In an era where issues of proportionality are high on the agenda, particularly with the judiciary, this case presents an interesting example of a situation where the costs of making such an application seem disproportionate to the costs being sought and presents yet a further example of why approval of these costs should be facilitated in a different manner, possibly by legislative change as  the current law sees many liquidators spending significant resources to justify their remuneration at additional cost to creditors.


HCA allows ASIC v Lewski appeal

In the matter of Australian Securities & Investments Commission v Lewski & Anor, the High Court has partly allowed an appeal by the corporate regulator, after it alleged the directors of Australian Property Custodian Holdings Pty Ltd (APCHL) breached their duties by amending the constitution of a failed aged care and retirement trust.

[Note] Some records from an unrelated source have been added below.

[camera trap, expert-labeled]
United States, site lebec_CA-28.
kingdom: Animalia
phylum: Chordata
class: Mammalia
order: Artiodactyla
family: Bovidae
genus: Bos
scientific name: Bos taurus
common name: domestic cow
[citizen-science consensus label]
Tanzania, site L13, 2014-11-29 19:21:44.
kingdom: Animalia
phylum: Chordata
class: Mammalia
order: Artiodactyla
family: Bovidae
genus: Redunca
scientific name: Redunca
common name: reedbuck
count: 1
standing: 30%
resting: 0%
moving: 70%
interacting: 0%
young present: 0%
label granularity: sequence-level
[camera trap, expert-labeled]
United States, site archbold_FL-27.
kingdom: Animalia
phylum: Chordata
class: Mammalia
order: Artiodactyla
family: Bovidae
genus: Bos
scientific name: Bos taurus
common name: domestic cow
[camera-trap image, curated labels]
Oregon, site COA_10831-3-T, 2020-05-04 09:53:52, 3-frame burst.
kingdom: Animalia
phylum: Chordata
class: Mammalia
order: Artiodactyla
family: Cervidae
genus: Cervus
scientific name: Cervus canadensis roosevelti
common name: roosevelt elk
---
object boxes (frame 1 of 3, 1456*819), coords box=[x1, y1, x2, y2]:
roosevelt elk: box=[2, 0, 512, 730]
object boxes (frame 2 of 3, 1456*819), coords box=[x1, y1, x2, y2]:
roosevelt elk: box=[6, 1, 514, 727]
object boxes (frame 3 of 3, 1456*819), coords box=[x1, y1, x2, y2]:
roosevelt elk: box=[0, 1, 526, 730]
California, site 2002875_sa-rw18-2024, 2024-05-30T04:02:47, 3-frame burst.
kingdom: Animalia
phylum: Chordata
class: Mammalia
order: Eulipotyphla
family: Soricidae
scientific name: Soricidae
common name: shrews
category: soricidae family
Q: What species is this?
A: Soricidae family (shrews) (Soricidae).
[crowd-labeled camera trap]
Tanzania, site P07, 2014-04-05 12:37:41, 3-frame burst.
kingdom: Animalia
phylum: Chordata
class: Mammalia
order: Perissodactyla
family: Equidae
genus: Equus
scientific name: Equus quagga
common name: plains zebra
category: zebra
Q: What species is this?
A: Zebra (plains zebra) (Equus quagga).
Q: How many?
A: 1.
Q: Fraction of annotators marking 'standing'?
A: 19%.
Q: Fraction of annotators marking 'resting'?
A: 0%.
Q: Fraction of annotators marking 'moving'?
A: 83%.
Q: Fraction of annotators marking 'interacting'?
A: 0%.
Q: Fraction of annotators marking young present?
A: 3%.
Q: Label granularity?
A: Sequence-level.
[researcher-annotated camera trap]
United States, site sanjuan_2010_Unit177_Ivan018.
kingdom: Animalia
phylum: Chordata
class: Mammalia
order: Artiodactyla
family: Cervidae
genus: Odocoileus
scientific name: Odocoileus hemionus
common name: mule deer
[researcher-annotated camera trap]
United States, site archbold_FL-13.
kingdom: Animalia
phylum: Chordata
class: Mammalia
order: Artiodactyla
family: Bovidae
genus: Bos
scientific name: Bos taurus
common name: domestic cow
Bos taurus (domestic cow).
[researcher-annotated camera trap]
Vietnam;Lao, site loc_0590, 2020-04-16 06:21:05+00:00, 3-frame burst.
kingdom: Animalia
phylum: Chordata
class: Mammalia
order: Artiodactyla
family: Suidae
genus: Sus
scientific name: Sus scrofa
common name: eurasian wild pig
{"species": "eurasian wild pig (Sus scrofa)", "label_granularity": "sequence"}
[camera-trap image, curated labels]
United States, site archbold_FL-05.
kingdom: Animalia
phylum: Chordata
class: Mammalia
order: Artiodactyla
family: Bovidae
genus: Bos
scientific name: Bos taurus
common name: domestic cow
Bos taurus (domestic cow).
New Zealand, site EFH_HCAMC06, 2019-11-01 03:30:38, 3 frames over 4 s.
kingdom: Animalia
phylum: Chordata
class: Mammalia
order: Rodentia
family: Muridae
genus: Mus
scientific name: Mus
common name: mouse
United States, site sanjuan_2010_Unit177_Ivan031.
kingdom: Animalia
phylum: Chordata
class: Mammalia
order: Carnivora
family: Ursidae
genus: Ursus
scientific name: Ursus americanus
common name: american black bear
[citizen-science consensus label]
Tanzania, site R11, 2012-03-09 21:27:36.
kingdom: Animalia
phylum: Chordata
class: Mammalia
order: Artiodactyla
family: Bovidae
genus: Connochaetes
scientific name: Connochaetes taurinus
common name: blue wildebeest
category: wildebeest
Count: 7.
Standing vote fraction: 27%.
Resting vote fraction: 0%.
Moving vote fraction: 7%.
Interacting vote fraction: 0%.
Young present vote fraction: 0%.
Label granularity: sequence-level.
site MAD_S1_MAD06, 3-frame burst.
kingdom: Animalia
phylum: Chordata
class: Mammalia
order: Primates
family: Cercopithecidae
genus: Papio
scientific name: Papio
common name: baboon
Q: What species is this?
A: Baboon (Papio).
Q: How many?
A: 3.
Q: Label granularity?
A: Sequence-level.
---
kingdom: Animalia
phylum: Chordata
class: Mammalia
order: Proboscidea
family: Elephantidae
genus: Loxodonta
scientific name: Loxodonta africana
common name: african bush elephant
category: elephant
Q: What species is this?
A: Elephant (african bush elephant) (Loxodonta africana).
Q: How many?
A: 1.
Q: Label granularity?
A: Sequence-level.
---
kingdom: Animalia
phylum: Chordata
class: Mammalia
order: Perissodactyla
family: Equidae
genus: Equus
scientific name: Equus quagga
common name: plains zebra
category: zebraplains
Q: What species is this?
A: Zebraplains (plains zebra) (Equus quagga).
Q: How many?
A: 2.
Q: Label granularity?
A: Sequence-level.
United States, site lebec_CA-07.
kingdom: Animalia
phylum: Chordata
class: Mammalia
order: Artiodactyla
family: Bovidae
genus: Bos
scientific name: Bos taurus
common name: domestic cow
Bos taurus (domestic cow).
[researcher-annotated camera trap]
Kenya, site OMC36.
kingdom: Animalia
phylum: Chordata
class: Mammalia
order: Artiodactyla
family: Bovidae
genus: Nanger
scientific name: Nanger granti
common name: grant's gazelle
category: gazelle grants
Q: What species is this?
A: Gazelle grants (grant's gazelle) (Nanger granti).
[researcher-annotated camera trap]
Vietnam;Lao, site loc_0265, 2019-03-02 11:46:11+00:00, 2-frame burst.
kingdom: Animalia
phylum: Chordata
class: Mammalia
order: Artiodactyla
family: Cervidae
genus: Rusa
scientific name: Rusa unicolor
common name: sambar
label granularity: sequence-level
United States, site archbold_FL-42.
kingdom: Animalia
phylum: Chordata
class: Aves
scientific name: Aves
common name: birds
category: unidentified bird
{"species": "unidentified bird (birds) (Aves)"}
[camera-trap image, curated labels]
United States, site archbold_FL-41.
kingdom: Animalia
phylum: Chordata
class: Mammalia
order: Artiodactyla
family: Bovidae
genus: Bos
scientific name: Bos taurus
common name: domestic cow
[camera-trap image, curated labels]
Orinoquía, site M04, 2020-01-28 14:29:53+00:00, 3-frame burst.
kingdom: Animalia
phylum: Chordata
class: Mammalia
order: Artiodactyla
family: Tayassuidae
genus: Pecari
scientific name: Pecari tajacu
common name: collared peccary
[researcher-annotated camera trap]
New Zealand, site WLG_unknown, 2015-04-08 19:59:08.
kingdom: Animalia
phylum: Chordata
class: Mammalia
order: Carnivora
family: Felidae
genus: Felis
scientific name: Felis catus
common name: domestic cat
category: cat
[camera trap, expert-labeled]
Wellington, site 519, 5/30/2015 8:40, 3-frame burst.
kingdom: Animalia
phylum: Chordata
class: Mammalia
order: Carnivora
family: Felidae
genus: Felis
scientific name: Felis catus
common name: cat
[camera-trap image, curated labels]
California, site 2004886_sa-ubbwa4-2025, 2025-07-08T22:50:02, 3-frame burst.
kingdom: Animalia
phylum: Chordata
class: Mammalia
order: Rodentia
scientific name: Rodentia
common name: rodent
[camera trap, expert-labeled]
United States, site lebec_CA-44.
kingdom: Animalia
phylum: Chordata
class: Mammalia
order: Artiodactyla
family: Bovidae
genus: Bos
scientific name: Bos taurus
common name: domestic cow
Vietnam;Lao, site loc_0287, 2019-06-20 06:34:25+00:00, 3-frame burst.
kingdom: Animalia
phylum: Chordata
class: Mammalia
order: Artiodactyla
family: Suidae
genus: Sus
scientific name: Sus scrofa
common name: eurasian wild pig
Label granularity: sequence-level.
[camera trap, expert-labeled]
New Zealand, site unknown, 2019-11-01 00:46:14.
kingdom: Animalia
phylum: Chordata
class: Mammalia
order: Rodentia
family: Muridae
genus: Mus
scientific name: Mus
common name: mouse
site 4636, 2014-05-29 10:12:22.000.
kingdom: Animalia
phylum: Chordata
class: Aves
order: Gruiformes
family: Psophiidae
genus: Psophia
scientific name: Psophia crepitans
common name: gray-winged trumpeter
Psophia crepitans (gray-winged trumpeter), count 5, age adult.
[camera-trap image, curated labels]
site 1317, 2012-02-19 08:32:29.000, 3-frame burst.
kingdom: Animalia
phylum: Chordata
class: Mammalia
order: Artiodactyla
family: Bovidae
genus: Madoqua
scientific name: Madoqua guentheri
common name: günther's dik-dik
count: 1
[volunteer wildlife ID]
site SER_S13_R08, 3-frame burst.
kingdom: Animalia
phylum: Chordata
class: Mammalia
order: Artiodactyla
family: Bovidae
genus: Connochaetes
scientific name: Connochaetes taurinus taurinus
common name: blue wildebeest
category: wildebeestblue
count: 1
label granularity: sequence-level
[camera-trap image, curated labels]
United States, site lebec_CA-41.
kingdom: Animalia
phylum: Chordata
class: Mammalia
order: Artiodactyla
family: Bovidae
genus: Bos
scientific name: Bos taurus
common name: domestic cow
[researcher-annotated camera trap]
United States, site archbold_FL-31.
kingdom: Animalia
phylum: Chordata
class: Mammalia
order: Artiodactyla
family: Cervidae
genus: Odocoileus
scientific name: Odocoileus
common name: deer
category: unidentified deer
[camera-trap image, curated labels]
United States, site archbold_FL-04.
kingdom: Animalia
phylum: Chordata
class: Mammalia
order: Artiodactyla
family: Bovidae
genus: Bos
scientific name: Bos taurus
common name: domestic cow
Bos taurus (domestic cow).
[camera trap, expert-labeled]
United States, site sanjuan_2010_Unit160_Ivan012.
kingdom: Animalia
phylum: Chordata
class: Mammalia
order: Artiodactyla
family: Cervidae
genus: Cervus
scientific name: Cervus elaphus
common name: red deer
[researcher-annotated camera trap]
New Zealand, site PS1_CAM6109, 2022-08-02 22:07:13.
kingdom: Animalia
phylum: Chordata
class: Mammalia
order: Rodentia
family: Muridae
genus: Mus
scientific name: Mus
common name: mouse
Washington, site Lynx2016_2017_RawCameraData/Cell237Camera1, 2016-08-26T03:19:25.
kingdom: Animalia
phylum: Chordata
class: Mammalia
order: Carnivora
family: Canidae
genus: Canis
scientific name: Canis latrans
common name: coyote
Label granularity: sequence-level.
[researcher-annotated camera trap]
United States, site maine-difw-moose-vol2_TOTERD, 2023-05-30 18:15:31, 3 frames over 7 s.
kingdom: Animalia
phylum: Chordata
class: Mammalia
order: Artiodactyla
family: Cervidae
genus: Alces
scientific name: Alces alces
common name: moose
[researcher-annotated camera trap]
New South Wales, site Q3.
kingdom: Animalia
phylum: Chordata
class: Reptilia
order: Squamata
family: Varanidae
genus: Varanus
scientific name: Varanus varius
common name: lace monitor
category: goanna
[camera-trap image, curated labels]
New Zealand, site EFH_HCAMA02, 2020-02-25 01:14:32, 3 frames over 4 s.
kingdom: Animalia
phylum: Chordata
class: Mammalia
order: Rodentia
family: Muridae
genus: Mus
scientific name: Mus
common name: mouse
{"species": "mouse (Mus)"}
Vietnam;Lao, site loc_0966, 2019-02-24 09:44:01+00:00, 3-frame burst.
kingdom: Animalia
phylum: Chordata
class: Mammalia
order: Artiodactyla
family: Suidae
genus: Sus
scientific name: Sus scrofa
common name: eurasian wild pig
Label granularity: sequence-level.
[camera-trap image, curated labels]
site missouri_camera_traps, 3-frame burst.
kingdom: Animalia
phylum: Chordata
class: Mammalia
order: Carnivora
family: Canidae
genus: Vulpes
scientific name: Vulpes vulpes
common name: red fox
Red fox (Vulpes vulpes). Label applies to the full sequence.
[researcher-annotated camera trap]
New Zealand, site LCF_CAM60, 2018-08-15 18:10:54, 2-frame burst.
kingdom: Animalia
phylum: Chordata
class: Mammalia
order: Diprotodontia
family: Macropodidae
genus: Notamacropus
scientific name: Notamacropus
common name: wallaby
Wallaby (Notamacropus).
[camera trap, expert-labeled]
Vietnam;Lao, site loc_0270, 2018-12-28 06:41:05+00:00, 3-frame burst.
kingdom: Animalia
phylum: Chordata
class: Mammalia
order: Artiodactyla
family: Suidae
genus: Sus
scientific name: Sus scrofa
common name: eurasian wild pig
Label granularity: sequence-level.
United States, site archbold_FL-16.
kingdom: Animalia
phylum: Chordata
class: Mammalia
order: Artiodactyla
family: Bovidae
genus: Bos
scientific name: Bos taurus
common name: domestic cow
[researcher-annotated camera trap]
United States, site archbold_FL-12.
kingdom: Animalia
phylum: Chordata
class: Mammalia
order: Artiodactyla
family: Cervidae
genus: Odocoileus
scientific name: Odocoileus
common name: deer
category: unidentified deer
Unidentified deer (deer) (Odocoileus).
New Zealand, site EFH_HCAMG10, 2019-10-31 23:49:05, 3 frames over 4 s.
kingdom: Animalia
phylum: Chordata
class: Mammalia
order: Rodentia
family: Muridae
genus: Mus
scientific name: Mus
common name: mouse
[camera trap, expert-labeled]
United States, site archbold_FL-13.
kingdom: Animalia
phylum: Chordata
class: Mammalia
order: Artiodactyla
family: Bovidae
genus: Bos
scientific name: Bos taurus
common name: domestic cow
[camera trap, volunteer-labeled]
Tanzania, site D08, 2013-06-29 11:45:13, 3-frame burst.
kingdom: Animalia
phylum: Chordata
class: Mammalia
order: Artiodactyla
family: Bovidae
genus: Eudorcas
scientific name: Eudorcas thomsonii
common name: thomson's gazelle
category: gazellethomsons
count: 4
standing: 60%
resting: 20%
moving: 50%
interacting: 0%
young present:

In December 2000, Australian Property Custodian Holdings Pty Ltd (APCHL) created a unit trust called the Prime Retirement and Aged Care Property Trust, of which it was the responsible entity. The trust was subsequently registered by ASIC as a managed investment scheme in July 2001, and the consolidated trust deed became the constitution of the managed investment scheme.

In July 2006, after struggling to sell the units, the directors of APCHL amended the constitution by introducing substantial new fees payable to APCHL. In doing so, the directors introduced a 'listing fee’, which was payable once the scheme's units were listed on the Australian Securities Exchange.

The amended constitution was lodged in 2006, and the following year the directors determined that the listing fee would be paid to companies associated with William Lewski, one of APCHL's directors who controlled the trust's responsible entity.

Subsequently, the case ensued after ASIC alleged that Mr Lewski was improperly granted $33 million from the company for consulting on its ASX listing, and a further $60 million for the purchase of the management rights for the portfolio of villages owned by the company.

At first instance the trial judge held that the fees were invalid, and that the directors had subsequently breached their duties.

However, the directors subsequently appealed to the Full Federal Court, where it was held that the trial judge erred in its finding. In doing so, the court held that the certain amendments had 'interim validity' unless and until they were set aside, and that the directors were thus entitled to act in accordance with their honest belief that the amendments were valid.

ASIC then appealed to the High Court, which ultimately held that the Full Federal Court had erred in this decision. In doing so, the court concluded that the directors had breached various provisions of the Corporations Act 2001 (Cth), having failed to take reasonable care, to be loyal to members of the trust, to not use their position improperly and to comply with the legal requirements for amendment.

Despite this, the court held that the Full Federal Court was correct in finding that the directors had not been complicit in a breach of s 208. The case has now been remitted to the Full Federal Court for determination of penalty and disqualification orders, costs and ASIC's cross-appeal to that court.